I’m sure everyone has seen the show but for those living under a rock, Pinky and Brain are genetically engineered lab mice who live in ACME labs. In each episode, Brain devises a new plan for them to ‘TAKE OVER THE WORLD’. Even though the premise of each episode is the same (Brain plans for world domination and Pinky somehow spoils it, taking them back to square one) the show is still brilliantly written. The Brain is just one of a long line of would-be cartoon world conquerors that include such notable bad guys as Stewie from Family Guy, Dr Colossus from The Simpsons and Earthworm Jim‘s Evil the Cat, but he’s head and shoulders above the rest just for the reason that he sounds like Orson Wells. And then there’s Pinky, whose made up words (like “narf”, “zort”, “poit”, and “troz”) have actually made it into common day speech, at least with engineers, techies and computer programmers. His naïve and fun outlook on life is just great to watch.

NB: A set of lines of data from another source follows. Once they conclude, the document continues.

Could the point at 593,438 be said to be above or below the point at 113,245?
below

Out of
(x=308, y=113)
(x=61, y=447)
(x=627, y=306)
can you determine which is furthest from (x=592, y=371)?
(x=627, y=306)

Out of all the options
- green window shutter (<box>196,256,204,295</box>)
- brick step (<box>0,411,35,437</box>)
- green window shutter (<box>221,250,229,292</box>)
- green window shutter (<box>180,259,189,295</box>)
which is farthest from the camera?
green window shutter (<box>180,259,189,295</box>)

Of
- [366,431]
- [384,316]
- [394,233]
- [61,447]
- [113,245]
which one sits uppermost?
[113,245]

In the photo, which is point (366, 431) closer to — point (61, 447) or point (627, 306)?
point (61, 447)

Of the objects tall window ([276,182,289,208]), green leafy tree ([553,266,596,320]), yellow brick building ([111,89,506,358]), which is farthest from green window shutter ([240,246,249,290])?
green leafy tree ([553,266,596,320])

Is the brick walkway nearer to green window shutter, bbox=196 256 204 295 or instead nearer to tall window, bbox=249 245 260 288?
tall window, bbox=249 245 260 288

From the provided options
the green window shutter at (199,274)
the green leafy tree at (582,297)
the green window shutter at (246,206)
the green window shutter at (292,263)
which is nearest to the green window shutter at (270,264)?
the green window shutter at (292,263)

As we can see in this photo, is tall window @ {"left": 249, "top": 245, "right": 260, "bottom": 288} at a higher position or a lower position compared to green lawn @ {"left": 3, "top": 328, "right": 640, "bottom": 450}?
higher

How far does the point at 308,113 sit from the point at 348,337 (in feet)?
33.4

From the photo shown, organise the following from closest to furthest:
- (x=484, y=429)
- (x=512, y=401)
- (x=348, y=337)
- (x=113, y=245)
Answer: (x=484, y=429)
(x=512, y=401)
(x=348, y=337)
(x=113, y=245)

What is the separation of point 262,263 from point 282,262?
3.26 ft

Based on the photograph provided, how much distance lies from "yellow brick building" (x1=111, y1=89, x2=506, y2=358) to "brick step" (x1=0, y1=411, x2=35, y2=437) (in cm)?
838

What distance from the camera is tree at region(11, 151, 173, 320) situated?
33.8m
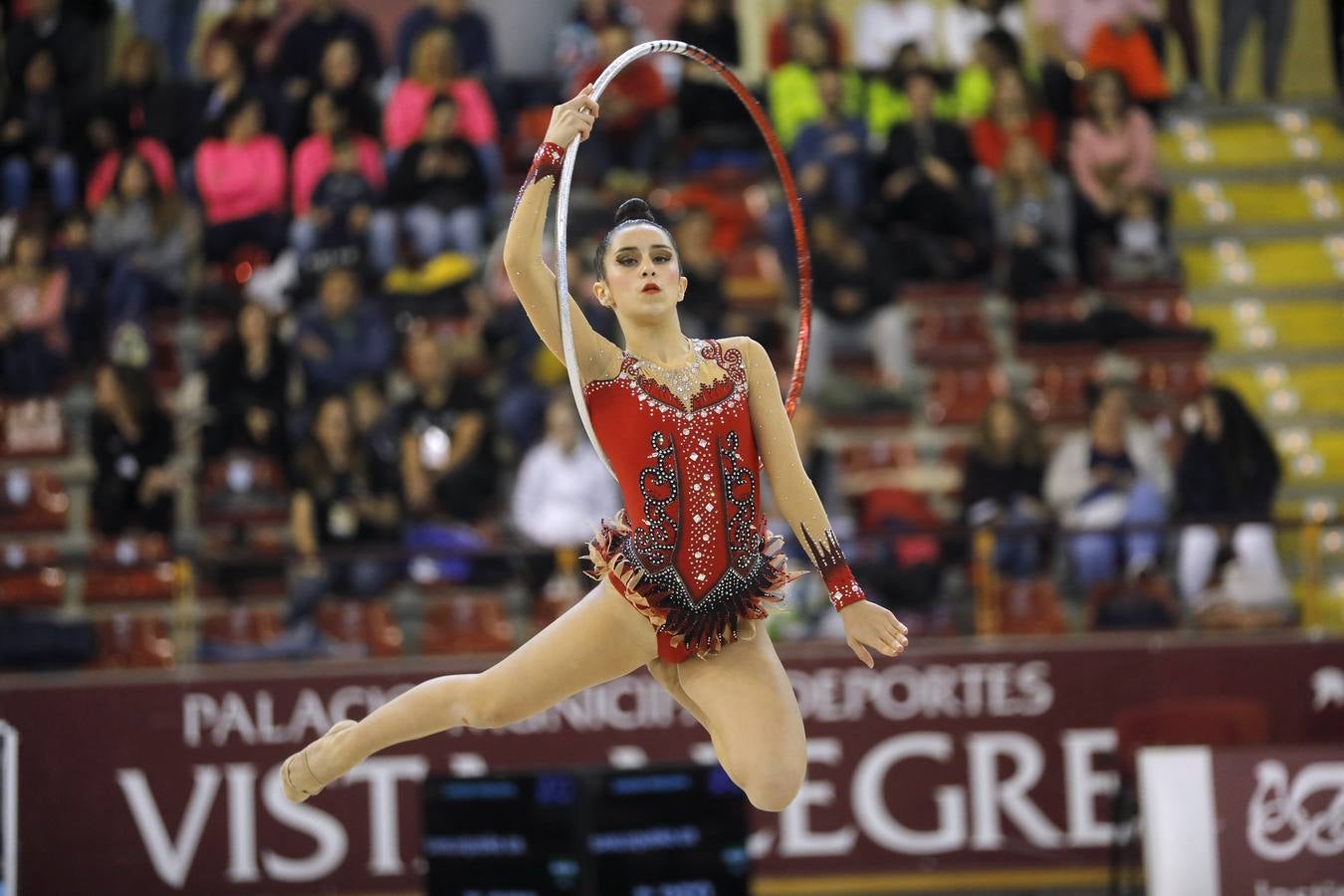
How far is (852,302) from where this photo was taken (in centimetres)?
1031

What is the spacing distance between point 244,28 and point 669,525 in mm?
8130

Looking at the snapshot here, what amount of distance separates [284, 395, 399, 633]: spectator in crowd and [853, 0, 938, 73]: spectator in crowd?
453 cm

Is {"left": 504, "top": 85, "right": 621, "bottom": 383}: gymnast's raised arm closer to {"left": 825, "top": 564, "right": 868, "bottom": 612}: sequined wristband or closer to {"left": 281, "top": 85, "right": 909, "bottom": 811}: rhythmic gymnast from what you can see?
{"left": 281, "top": 85, "right": 909, "bottom": 811}: rhythmic gymnast

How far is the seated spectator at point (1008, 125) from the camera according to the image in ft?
36.8

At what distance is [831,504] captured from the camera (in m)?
9.31

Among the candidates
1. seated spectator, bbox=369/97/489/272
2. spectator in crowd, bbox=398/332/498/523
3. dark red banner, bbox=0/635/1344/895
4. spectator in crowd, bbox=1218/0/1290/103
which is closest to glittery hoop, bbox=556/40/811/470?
dark red banner, bbox=0/635/1344/895

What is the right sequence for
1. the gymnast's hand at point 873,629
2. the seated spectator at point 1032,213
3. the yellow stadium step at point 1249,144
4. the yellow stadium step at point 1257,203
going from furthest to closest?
the yellow stadium step at point 1249,144 → the yellow stadium step at point 1257,203 → the seated spectator at point 1032,213 → the gymnast's hand at point 873,629

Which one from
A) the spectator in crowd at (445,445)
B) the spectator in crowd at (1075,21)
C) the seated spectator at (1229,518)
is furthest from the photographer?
the spectator in crowd at (1075,21)

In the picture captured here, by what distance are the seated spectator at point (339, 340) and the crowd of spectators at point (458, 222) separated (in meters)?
0.02

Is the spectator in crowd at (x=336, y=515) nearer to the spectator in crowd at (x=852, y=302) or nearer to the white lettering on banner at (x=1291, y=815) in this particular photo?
the spectator in crowd at (x=852, y=302)

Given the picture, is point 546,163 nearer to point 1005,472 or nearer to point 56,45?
point 1005,472

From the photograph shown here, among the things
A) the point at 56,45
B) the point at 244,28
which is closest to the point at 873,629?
the point at 244,28

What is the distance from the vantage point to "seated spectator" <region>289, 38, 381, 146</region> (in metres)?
11.3

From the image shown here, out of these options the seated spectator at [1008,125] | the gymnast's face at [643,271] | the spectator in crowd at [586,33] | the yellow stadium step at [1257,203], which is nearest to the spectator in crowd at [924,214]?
the seated spectator at [1008,125]
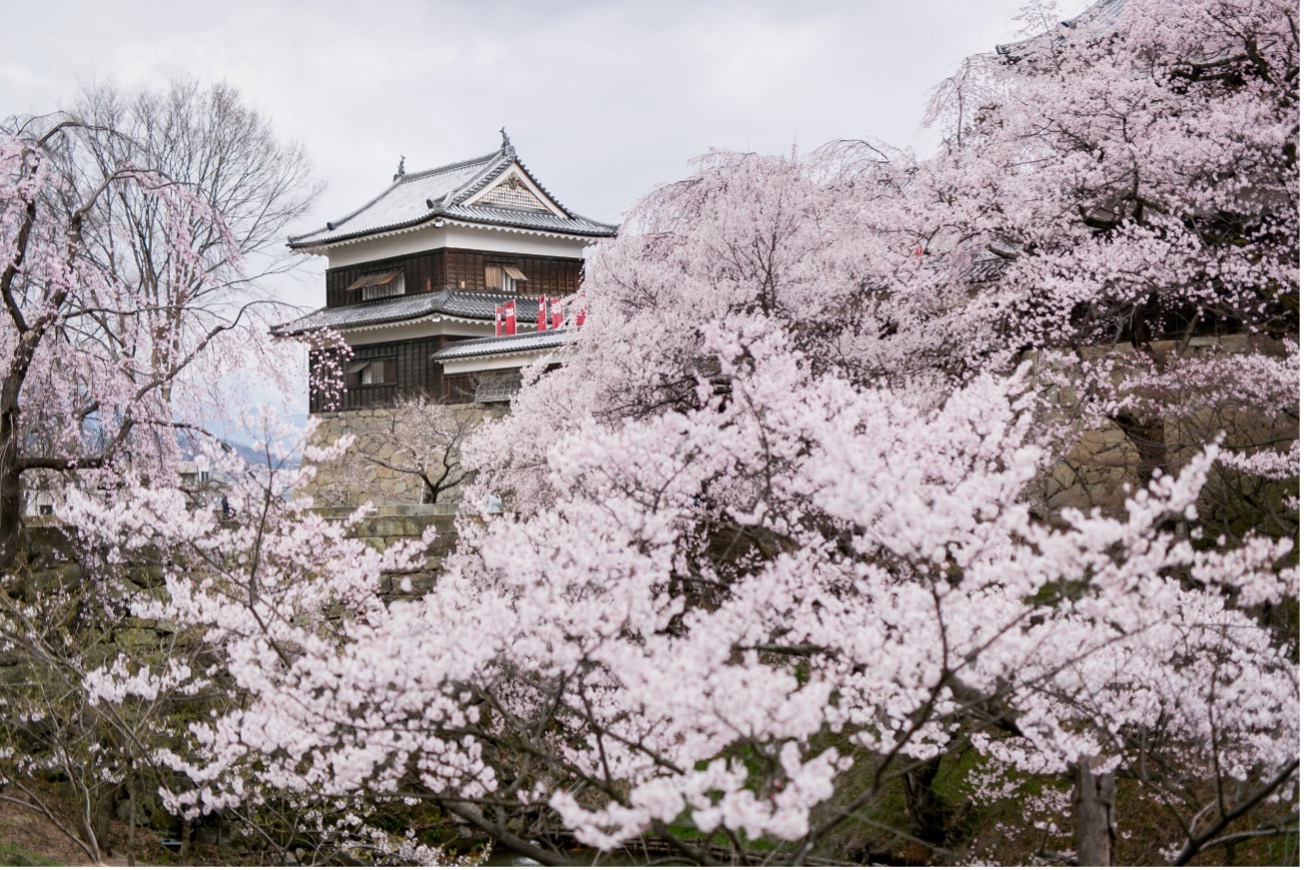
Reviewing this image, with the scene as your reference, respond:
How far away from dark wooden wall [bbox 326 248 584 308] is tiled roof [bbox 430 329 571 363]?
134 centimetres

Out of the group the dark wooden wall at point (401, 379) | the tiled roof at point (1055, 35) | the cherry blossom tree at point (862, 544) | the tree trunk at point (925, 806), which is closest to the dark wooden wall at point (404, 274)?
the dark wooden wall at point (401, 379)

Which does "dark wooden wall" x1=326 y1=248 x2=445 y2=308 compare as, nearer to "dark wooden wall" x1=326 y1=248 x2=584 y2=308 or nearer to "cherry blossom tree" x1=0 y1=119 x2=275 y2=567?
"dark wooden wall" x1=326 y1=248 x2=584 y2=308

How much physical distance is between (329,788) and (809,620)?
5.50ft

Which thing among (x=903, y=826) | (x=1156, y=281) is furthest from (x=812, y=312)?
(x=903, y=826)

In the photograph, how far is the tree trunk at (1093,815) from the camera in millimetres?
3936

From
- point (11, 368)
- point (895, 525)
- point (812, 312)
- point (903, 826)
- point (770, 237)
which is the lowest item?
point (903, 826)

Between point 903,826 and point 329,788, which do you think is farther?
point 903,826

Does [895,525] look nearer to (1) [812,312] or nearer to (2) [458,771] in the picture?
(2) [458,771]

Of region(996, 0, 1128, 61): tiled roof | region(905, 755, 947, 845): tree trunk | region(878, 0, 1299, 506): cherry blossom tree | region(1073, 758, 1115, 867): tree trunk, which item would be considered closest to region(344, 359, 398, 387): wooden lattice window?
region(878, 0, 1299, 506): cherry blossom tree

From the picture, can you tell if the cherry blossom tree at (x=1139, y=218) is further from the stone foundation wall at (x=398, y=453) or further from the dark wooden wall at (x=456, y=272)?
the dark wooden wall at (x=456, y=272)

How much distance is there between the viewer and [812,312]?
7.33 m

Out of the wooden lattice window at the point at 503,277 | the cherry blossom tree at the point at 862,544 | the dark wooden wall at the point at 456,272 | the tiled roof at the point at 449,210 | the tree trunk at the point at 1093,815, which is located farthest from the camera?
the wooden lattice window at the point at 503,277

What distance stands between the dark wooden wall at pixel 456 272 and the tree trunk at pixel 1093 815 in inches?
566

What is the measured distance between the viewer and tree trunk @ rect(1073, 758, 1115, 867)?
3.94 metres
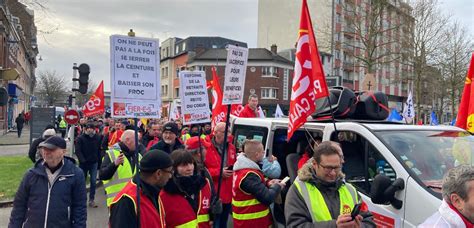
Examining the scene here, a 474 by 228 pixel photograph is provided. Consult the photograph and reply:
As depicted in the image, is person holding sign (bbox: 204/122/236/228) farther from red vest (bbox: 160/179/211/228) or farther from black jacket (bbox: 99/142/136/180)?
red vest (bbox: 160/179/211/228)

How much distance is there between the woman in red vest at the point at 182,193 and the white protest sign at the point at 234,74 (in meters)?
1.14

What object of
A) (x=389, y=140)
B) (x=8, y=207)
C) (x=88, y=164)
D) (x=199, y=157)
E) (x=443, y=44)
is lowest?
(x=8, y=207)

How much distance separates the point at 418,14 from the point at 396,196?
23769 mm

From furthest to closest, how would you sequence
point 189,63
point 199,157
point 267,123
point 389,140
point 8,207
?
point 189,63 < point 8,207 < point 267,123 < point 199,157 < point 389,140

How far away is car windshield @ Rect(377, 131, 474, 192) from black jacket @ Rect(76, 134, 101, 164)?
22.1 feet

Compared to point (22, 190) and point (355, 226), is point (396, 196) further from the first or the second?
point (22, 190)

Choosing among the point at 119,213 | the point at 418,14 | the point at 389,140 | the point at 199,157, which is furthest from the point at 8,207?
the point at 418,14

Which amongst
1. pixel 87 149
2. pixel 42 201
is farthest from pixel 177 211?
pixel 87 149

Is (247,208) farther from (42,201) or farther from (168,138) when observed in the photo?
(168,138)

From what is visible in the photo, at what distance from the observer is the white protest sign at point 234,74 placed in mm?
4637

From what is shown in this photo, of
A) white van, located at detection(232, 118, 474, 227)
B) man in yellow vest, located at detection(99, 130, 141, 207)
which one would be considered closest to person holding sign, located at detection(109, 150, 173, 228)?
white van, located at detection(232, 118, 474, 227)

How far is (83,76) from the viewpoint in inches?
453

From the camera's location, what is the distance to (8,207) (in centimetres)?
871

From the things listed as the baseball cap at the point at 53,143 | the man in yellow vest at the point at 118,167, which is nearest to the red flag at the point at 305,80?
the man in yellow vest at the point at 118,167
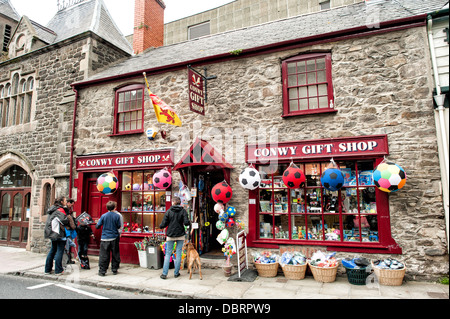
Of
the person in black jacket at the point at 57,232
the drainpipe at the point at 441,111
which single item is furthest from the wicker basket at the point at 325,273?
the person in black jacket at the point at 57,232

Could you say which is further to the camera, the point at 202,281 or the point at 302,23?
the point at 302,23

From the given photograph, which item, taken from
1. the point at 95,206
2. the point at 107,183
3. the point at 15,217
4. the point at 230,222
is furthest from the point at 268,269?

Piled with geeky references, film quotes, giant robot bodies and memorable characters such as Snowball the Hamster, the show has, over the years, been the point study for many academic papers, pub discussions and forum debates around the world. These discussions tend to chew over the many heady ideas brought up by the show; like if ‘one is a genius the other’s insane’, which one is which? What’s Pinky’s most insane reply to the classic question posed by Brain every week of “Are you thinking what I am thinking?” And, of course, to try to answer that most difficult of questions – “What do you want to do tonight, Brain?”